## [Task goal]
Reproduce the following material word for word, keeping every line as it appears.

— START Data for this exercise —

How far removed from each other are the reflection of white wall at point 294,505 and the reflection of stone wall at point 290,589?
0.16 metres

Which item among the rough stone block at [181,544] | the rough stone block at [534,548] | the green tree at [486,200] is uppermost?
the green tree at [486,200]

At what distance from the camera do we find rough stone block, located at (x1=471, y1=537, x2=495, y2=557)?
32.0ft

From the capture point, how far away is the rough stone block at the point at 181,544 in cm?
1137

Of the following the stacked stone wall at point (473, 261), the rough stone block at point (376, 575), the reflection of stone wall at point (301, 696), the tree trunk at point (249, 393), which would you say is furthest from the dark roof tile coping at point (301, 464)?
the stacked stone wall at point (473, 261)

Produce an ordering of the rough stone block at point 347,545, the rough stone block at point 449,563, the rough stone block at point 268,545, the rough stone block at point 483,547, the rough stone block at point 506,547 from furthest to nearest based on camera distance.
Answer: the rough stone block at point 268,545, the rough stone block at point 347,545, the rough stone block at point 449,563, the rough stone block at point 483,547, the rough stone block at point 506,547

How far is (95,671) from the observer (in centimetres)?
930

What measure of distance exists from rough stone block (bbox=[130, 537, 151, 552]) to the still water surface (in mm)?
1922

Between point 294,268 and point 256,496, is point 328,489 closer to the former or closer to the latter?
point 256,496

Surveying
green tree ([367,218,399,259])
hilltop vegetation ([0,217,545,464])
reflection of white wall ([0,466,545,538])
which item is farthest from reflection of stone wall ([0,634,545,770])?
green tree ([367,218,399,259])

— END Data for this exercise —

## [Answer]
How far removed from each other are the reflection of white wall at point 294,505 and the reflection of stone wall at point 290,589?
0.16 metres

Which item among the rough stone block at [181,544] | the rough stone block at [534,548] | the green tree at [486,200] is uppermost?
the green tree at [486,200]

At what distance from the camera do we find rough stone block, located at (x1=471, y1=537, x2=495, y2=557)?
32.0ft

From the capture point, how far away is the rough stone block at the point at 181,544 in cm?
1137

Of the following the stacked stone wall at point (473, 261), the rough stone block at point (376, 575), the reflection of stone wall at point (301, 696), the tree trunk at point (249, 393), which would you say is furthest from the dark roof tile coping at point (301, 464)?
the stacked stone wall at point (473, 261)

Produce an ordering of the rough stone block at point 347,545, the rough stone block at point 449,563, the rough stone block at point 268,545, the rough stone block at point 483,547, the rough stone block at point 506,547 from furthest to nearest based on camera distance.
Answer: the rough stone block at point 268,545, the rough stone block at point 347,545, the rough stone block at point 449,563, the rough stone block at point 483,547, the rough stone block at point 506,547

How far is (95,671) from the observer (in centimetres)?
930

What measure of distance exists from rough stone block (bbox=[130, 537, 151, 552]) to the still water surface (in mm)?
1922

Between point 294,268 and point 256,496, is point 328,489 closer to the former or closer to the latter?
point 256,496

Surveying
green tree ([367,218,399,259])
hilltop vegetation ([0,217,545,464])
reflection of white wall ([0,466,545,538])
which item is farthest from reflection of stone wall ([0,634,545,770])?
green tree ([367,218,399,259])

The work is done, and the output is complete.